TABLE 2. Clinicopathologic Characteristics of Ashkenazi Jewish Patients Evaluated for A636P Mutations Between December 2002 and April 2004
FIGURE 2. Abridged pedigrees of the 6 families identified with a mismatch repair (MMR) gene mutation in this study. Squares designate males, circles designate females, and diamonds designate individuals whose sex is not specified in the pedigree. A number within the symbol indicates multiple persons. A diagonal strikethrough of these symbols indicates the person is known to be deceased. The arrow points to the proband of the family. Filled-in symbols indicate the person was diagnosed with cancer. The type of cancer and age of diagnosis, when known, are indicated below the symbol. Lym, lymphoma.

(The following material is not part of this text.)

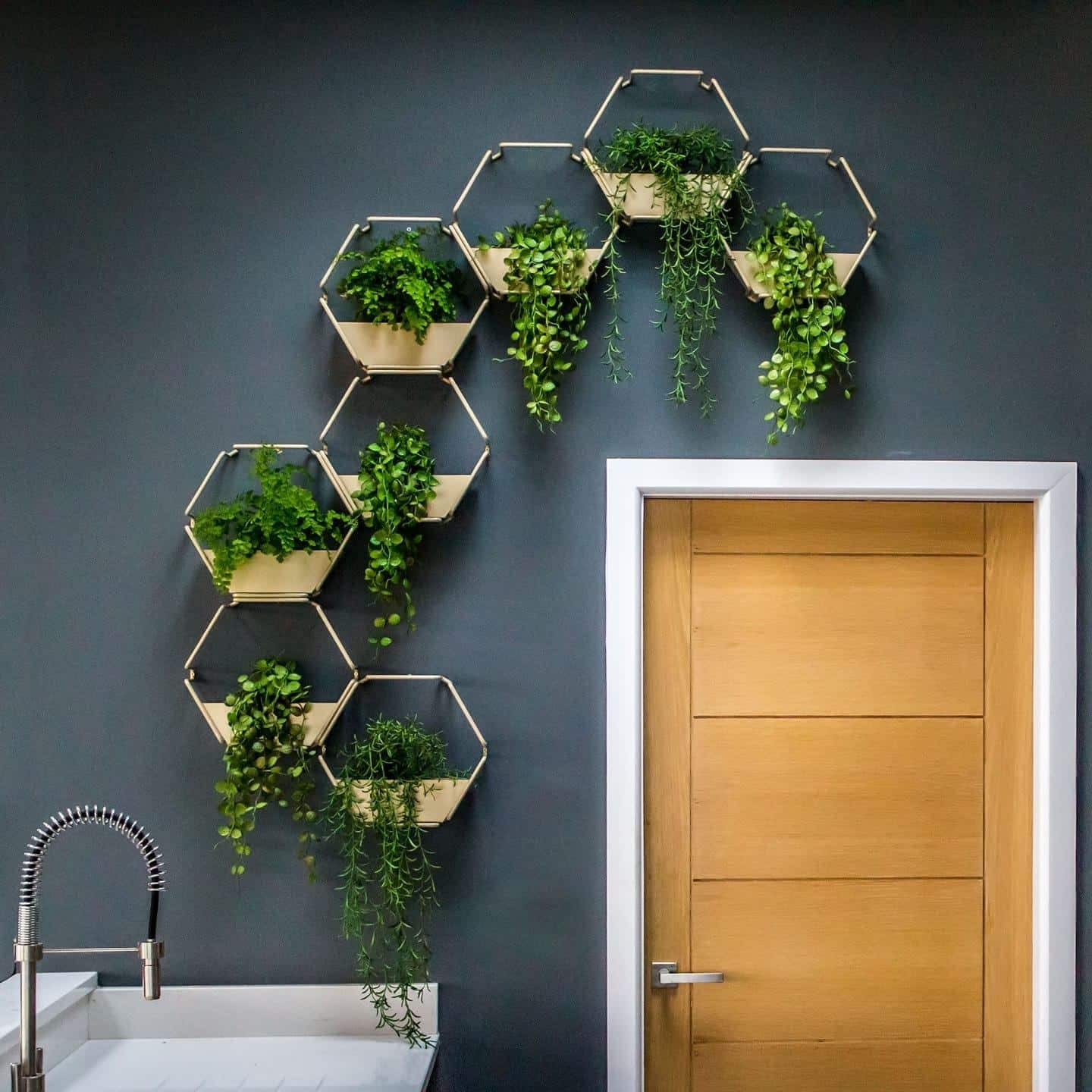 One of Urban B's art pieces which displays several plants in a hexagonal structure trailing across a wall and above a door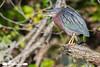 Little Green Heron On Branch (freshairphoto) Tags: little green heron branch memorial lake state park indiantowngap pa wading artspearing nikon d500 200500 zoom handheld kayak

MSI testing was performed on cancer specimens from 13 of the 27 individuals who underwent mutational analysis. The A636P mutation was present in only 1 of the 13 persons tested (Table 2). In the one A636P carrier tested for MSI, the colon cancer specimen exhibited MSI, as expected. In the 12 A636P-negative cases, MSI was not present, strongly suggesting that a different germline, disease-causing mutation in an MMR gene was not present. Of the 12 MSI-negative cases, only 1 case had a family history that met the Amsterdam criteria. These results are consistent with results from previous studies indicating that MMR gene mutations are infrequent in patients whose families do not meet the Amsterdam criteria.
In our broader overall experience with genetic testing, we have identified 14 Ashkenazi Jewish MMR mutation carriers out of a total of approximately 80 Ashkenazi Jewish probands tested for MMR mutations in the history of the Clinical Genetics Service. Of the 14 carriers, 9 had the A636P mutation and 5 had a different mutation. Thirteen of these 14 carriers met the Bethesda criteria or Amsterdam criteria. One proband carried the A636P mutation but did not meet either Bethesda criteria or Amsterdam criteria; however, there was a notable cluster of colon cancer in third- and fourth-degree relatives. This individual was diagnosed with a gynecologic cancer of uncertain primary, and also had a family history of breast and ovarian cancer.
In summary, during a 17-month period, HNPCC mutations were detected in 6 of 27 (22%) Ashkenazi Jewish individuals tested. Two thirds of these mutations were A636P. These results are consistent with our overall experience between 1998 and 2005, where we found 14 mutation carriers in approximately 80 Ashkenazi Jewish individuals tested (18%). Of the detected mutations, 9 of 14 (64%) were A636P.
DISCUSSION
The results from our prospective, single-amplicon testing approach corroborate previous retrospectively based observations of an increased incidence of the A636P mutation in an Ashkenazi Jewish patient population enriched for a family history of HNPCC-associated cancers. Since 2 of the 6 mutation carriers in our study, both of whom had an A636P mutation, met revised Bethesda but not the Amsterdam criteria, our results suggest that A636P testing should be offered to all Jewish families meeting the revised Bethesda criteria even if they do not meet the Amsterdam criteria. Since the method of determination is simple and inexpensive, this testing should not be overly burdensome. Also, since the testing can be provided in a timely manner (within 1 week), determination of A636P status preoperatively should have minimal to no impact on the scheduling of a semi-elective surgical procedure. Therefore, it seems prudent to consider A636P testing presurgically for all Ashkenazi Jews who meet the revised Bethesda criteria. Without single-amplicon testing, preoperative identification of patients with a MMR mutation but without an obvious family history (such as family 5085 and 5289 in Fig. 1) would not be possible in a timely manner due to time involved in standard diagnostic molecular genetic workup.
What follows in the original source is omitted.